SELECTED PASSAGE:

Here are some things I learned that are dynamite for preachers:

  • 90% of unchurched people choose a church based on the lead pastor & the preaching.

The First 5 Minutes of a Sermon – Jeff Henderson

  • If you don’t engage people in the first 5 minutes, it is very difficult to grab their attention again.
  • When you start a sermon, you have to assume the worst. You can’t assume that people are already are listening.
  • In the first 5 minutes, great communicators are shrinking the gap: the physical and emotional gap between the person speaking and the audience.
  • Connect with the audience first, then bring on the content.
  • Connection is the most important thing in the first 5 minutes, not content.
  • Communicate that you are there to help people, not impress them.
  • 5 tips for the first 5 minutes: be like able (smile), tell a story, create tension (make them wonder what the solution is), ask, “Have you ever felt like this?” (this creates understanding), and tease the solution (say, “there’s a way to get ahead in ____”).

Jud Wilhite

  • Preaching is a gift. Ask God to steward his gift in you.

OBJECTIVES:
[a] In the preaching notes, what matters most in the first 5 minutes of a sermon, according to the section on that topic?
[b] Continue the preaching notes, starting after the last point under Jud Wilhite.

LISTED ENTRIES:
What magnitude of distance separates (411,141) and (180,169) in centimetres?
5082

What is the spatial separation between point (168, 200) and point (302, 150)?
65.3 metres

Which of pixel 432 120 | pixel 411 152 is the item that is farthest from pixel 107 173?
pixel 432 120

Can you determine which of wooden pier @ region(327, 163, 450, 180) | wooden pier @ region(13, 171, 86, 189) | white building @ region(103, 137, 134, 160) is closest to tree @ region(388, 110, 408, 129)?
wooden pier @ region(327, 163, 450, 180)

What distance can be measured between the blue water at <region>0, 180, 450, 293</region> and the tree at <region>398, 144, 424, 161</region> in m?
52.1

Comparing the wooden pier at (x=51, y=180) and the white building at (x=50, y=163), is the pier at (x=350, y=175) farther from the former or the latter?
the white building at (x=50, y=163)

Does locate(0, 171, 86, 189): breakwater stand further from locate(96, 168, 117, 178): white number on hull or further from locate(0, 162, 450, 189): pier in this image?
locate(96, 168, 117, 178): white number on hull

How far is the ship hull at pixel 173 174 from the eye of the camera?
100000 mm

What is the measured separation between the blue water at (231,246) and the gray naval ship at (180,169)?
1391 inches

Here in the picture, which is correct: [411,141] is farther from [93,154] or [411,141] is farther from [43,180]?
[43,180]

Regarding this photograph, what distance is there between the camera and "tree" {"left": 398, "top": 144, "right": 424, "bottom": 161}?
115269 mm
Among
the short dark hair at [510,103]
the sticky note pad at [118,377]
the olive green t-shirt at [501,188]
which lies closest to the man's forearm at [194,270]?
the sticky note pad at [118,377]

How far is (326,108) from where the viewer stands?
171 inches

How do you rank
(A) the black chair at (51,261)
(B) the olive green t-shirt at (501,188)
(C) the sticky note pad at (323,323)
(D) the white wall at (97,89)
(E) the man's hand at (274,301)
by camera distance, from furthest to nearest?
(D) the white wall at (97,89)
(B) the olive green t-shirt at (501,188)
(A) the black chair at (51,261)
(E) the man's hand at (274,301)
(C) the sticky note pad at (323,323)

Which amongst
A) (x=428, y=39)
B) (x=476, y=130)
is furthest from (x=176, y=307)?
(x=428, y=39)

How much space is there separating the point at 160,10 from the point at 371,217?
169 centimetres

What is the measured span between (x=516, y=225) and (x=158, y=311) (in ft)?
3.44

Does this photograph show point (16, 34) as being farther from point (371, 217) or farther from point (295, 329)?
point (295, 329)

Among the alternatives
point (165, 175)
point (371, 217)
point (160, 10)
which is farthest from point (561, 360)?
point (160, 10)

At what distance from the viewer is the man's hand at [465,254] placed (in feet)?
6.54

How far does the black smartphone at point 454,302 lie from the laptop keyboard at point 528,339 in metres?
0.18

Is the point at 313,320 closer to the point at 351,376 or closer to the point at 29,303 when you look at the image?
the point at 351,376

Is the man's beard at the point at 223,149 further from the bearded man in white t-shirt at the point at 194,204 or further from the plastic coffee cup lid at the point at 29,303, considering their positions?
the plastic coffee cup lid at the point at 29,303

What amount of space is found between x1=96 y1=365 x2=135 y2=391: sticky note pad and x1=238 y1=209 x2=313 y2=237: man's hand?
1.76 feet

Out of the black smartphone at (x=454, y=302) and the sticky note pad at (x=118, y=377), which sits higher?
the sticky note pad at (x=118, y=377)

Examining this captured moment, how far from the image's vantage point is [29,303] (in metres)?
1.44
==
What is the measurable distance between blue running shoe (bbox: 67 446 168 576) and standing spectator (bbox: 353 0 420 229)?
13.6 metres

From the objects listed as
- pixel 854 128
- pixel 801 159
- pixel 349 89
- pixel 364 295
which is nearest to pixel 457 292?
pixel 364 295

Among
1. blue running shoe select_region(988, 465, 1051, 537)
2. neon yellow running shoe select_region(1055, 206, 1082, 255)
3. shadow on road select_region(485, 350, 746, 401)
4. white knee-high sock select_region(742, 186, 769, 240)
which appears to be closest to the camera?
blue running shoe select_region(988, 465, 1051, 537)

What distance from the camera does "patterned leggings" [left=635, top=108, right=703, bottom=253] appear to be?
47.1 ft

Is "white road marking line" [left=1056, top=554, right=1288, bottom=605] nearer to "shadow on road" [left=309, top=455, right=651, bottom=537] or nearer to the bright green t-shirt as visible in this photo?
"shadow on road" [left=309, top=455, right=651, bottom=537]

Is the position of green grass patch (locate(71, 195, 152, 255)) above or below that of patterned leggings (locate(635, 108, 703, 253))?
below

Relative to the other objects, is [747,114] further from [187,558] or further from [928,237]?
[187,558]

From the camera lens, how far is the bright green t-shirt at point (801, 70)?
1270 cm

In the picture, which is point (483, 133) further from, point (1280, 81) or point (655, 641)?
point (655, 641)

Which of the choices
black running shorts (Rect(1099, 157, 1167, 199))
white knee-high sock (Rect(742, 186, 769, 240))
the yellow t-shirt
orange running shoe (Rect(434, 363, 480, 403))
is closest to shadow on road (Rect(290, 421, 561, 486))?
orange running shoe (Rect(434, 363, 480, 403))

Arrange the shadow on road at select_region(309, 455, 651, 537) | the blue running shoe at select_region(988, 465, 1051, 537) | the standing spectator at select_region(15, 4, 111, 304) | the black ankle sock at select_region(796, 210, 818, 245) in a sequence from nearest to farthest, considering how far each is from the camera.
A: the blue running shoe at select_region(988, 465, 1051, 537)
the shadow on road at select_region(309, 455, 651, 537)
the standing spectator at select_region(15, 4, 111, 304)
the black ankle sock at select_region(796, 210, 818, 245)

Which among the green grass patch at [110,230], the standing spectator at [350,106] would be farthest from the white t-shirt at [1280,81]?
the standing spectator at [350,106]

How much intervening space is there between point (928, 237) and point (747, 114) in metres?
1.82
--
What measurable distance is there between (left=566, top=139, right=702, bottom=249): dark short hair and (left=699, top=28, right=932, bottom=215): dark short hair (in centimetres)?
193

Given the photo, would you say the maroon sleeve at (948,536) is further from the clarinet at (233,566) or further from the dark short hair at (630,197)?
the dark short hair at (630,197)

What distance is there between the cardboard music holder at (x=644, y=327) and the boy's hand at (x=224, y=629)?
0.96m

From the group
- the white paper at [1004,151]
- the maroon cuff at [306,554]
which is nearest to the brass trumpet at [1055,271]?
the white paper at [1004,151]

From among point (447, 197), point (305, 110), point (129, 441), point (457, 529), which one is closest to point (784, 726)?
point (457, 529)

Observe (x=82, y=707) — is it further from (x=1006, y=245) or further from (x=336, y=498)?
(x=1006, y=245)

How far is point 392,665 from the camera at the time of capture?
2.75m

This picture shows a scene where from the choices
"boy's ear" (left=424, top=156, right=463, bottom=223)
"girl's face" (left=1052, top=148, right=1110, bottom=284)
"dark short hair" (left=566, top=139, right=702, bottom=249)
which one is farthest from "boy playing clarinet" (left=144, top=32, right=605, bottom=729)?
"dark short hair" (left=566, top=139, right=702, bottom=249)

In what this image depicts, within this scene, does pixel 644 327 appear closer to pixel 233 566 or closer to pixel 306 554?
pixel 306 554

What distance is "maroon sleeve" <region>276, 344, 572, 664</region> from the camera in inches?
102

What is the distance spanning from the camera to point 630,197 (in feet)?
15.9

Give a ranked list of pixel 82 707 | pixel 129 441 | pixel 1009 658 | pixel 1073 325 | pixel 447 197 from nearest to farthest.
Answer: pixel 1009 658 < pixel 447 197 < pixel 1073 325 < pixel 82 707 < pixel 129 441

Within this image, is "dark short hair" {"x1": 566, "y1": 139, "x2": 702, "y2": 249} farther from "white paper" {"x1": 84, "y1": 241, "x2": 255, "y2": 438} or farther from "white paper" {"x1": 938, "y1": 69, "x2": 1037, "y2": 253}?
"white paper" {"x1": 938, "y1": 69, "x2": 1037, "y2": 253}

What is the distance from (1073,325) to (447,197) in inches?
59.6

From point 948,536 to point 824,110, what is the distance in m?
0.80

RESPONSES IN ORDER:
[a] Connection with the audience, not content.

[b]
The Pain of Preparation – Jeff Henderson

  • If we aren’t careful, we skimp on preparation.
  • If we don’t get ahead on our preparation, our preaching suffers and our church suffers.
  • The better you prepare, the better you preach.
  • Preparation starts with empathy. You have to be empathetic towards the people you are preaching to.
  • When you have empathy, it causes you to make sure you are prepared.
  • Questions to ask for preparation:
    1. What does my audience currently think about this topic? Where is the pain point?
    2. What do I want my audience to think about this topic?
    3. What is my single most persuasive idea?
    4. What do you want them to do?
  • Until you can say “because of that, this is what I want you to do” your sermon prep is not done.

Transformational Preaching – Derwin Gray

  • Consecrate yourself.
  • You preach out of the overflow of your time with God.
  • Always preach the good news. People need good news, not advice.
  • Be compelling and clear.
  • Too many pastors are not overwhelmed by Jesus so they look for other things to be compelling.
  • Preach convicting sermons.
  • At the end of the sermon, people should want to join Jesus’ cause.

Feedback:

  • What was working?
  • What could have made this better?

Crafting Memorable Phrases 

  • A sticky statement is one that someone can memorize and utilize in their life.
  • One sticky statement repeated several times.
  • Sticky statement is your big idea, it is your elevator pitch of your sermon.
  • Can people take your sermon and remember it?
  • To create sticky statements, you must P.R.E.A.C.H.
    • Give people a word picture.
    • Rhyming is key to a sticky statement.
    • Use an echo in your statement: Nobody expected no body.
    • Use alliteration (contrasting): your soul is more important than your stuff.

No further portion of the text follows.